CNN's Candy Crowley, moderator for the second presidential debate on Oct. 16, solicited questions via Twitter before hosting a Virginia gubernatorial debate in July, but hasn't yet put out a similar request for the Obama-Romney matchup.
“I’m monitoring Twitter and may ask there after the VP debate, before Oct. 16," Crowley said in an email to HuffPost. "But honestly, I haven’t needed to solicit questions -- I’m inundated via plain old email.”
Social media aside, Crowley's debate is a town-hall format and so it will include questions from voters, along with follow-ups from the moderator.
Bob Schieffer, long-time host of CBS' "Face the Nation" and moderator for the final presidential debate on Oct. 22, is sticking with his decidedly old-school method of preparation.
"I'm still the guy who reads the newspaper and clips things out with scissors and still takes notes with a pencil or with a pen," Schieffer said in an interview with Huffpost. During preparation, he keeps relevant articles -- on topics like Iran's nuclear ambitions or the Israeli-Palestinian dispute -- in a three-ring binder.
Schieffer, who moderated his first presidential debate in 2004 and will handle this cycle's foreign policy-focused one, said he's getting advice from experts, think tank residents, and members of Congress. So far, Schieffer said he has spoken to around 15 people, meeting with each for about an hour and a half.
While Schieffer solicited questions from students during a talk at Harvard's Kennedy School earlier this week, he won't be targeting the younger voting demographic on Twitter or Facebook. "I'm not big on social media and that kind of stuff," he said.
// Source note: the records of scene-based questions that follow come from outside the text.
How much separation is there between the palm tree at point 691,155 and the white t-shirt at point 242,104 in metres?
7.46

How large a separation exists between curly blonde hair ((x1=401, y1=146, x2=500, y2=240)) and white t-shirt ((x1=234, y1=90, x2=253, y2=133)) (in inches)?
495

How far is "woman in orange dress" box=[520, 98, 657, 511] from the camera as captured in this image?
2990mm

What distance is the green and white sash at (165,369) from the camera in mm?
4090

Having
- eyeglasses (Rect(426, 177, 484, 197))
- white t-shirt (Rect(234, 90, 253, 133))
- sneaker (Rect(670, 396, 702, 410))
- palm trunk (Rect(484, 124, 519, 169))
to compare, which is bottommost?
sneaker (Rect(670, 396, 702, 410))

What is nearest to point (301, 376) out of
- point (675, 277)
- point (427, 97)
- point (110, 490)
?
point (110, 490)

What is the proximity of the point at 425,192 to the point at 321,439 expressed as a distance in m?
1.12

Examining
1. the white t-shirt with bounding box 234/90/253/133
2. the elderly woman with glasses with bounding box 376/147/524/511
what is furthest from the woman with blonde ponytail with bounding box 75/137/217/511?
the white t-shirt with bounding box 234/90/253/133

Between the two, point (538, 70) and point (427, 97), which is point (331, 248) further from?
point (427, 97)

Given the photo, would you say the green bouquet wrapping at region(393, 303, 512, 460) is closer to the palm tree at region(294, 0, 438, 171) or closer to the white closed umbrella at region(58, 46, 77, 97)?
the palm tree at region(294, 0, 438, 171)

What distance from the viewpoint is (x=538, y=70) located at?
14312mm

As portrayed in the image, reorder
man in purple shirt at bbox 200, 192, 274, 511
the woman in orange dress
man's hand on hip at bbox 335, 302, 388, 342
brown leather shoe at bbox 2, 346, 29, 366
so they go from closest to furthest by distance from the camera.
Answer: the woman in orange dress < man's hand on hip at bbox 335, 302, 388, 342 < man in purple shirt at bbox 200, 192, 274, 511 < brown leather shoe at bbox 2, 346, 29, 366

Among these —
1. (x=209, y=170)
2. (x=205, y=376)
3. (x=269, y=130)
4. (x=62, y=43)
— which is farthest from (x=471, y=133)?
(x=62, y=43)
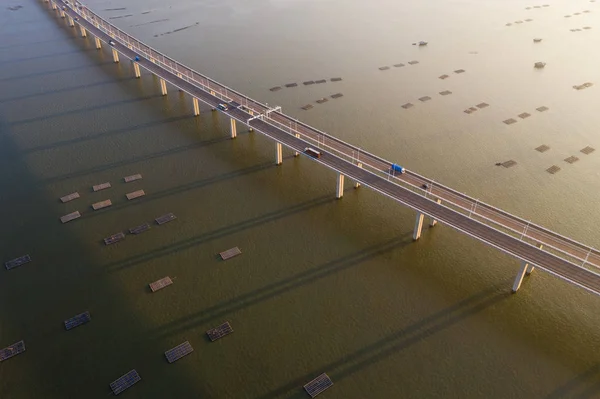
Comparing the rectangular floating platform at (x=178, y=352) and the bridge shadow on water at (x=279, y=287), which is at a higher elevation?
the bridge shadow on water at (x=279, y=287)

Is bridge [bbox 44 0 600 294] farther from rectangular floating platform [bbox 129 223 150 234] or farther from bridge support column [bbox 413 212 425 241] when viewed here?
rectangular floating platform [bbox 129 223 150 234]

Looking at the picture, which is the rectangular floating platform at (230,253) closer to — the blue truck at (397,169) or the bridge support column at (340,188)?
the bridge support column at (340,188)

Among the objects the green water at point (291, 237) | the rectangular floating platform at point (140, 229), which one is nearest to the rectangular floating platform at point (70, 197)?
the green water at point (291, 237)

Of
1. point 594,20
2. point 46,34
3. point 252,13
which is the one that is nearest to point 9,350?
point 46,34

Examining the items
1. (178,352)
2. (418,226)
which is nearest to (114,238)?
(178,352)

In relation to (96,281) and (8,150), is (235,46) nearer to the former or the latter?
(8,150)

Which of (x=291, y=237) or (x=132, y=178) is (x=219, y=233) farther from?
(x=132, y=178)

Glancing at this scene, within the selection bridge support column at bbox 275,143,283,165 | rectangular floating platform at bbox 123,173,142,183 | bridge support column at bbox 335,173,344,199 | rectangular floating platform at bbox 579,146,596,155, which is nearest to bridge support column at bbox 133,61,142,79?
rectangular floating platform at bbox 123,173,142,183
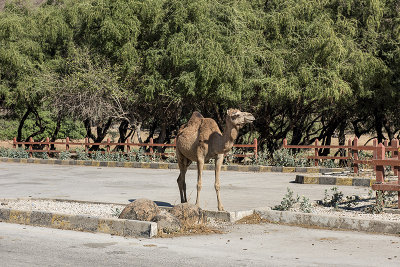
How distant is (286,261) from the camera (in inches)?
317

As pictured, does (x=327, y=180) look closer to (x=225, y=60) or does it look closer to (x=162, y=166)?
(x=225, y=60)

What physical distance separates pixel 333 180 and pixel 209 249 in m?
11.2

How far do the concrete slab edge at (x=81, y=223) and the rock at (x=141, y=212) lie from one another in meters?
0.29

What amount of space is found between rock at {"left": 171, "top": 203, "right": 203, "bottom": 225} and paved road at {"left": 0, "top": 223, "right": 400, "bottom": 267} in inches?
21.9

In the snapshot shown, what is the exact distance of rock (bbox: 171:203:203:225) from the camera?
33.9ft

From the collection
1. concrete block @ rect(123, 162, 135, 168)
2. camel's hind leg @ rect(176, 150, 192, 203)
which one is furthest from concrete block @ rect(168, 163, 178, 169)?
camel's hind leg @ rect(176, 150, 192, 203)

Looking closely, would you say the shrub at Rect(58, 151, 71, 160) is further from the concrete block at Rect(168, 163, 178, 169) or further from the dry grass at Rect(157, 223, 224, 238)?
the dry grass at Rect(157, 223, 224, 238)

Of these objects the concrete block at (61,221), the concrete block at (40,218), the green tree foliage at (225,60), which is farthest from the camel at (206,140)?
the green tree foliage at (225,60)

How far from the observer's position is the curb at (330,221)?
1021cm

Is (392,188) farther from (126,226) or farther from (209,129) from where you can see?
(126,226)

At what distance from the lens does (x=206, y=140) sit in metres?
11.8

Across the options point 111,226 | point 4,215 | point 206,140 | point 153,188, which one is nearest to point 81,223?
point 111,226

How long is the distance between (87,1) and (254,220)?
23929 mm

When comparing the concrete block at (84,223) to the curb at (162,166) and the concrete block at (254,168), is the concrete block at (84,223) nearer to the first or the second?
the curb at (162,166)
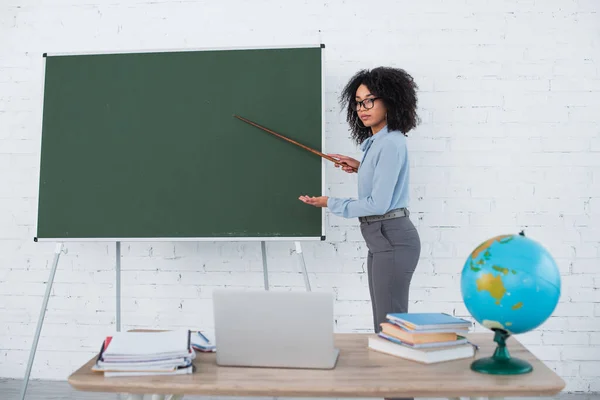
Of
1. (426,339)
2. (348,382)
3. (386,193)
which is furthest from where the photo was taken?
(386,193)

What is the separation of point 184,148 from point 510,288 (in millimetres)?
1942

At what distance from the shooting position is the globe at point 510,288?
1408mm

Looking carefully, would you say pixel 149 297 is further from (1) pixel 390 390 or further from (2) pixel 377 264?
(1) pixel 390 390

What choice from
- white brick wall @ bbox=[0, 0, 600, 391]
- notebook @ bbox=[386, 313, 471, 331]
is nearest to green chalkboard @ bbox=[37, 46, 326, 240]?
white brick wall @ bbox=[0, 0, 600, 391]

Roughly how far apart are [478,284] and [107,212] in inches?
80.9

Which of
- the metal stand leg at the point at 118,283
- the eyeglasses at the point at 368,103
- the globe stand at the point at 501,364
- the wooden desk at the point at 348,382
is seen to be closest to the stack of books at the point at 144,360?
the wooden desk at the point at 348,382

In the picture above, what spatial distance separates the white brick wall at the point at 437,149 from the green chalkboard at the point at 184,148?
0.39m

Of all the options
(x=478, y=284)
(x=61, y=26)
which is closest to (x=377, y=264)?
(x=478, y=284)

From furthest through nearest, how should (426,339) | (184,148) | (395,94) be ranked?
(184,148) < (395,94) < (426,339)

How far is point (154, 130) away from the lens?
300 centimetres

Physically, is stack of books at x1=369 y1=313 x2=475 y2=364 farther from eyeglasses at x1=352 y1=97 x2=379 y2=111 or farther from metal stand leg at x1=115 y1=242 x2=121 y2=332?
metal stand leg at x1=115 y1=242 x2=121 y2=332

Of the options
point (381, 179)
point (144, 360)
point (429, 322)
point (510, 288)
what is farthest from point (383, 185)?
point (144, 360)

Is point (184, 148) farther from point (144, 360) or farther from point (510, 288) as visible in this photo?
point (510, 288)

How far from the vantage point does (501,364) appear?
1470 millimetres
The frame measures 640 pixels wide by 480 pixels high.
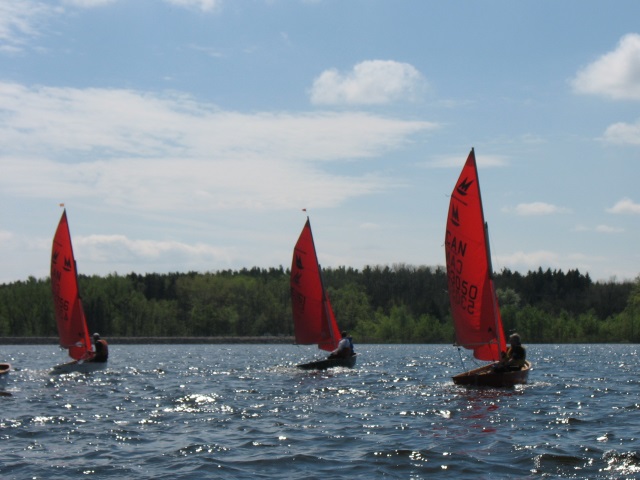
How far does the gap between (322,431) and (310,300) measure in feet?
80.5

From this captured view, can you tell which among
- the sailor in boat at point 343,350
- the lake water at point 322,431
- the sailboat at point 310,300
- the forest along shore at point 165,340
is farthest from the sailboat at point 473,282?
the forest along shore at point 165,340

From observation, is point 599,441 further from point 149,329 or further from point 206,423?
point 149,329

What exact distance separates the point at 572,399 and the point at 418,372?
16434mm

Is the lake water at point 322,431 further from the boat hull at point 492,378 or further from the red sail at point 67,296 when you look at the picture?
the red sail at point 67,296

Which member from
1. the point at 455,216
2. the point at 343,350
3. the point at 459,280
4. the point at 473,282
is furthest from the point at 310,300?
the point at 455,216

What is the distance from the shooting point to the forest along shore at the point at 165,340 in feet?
469

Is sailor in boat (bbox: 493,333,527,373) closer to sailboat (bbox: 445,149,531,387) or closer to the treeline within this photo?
sailboat (bbox: 445,149,531,387)

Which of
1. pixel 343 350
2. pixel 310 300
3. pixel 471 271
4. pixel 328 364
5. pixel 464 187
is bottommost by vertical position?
pixel 328 364

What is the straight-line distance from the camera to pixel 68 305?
43.7 metres

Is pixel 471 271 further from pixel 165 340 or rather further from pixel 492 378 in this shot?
pixel 165 340

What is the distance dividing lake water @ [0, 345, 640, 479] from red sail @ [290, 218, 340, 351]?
10.1 m

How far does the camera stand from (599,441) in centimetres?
1958

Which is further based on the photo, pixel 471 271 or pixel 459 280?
pixel 459 280

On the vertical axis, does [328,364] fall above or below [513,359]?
below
The format may have changed little since the mid-20th century, but Schieffer is quick to say that the debates still provide a valuable service, especially now that "politics has become so toxic" and partisan television news programs often serve to validate views people already hold.
"This may be the only time when you'll get large numbers of people in the other party forced to listen to what the guy on the other side has to say," Schieffer said. "That just doesn't happen any more in American politics."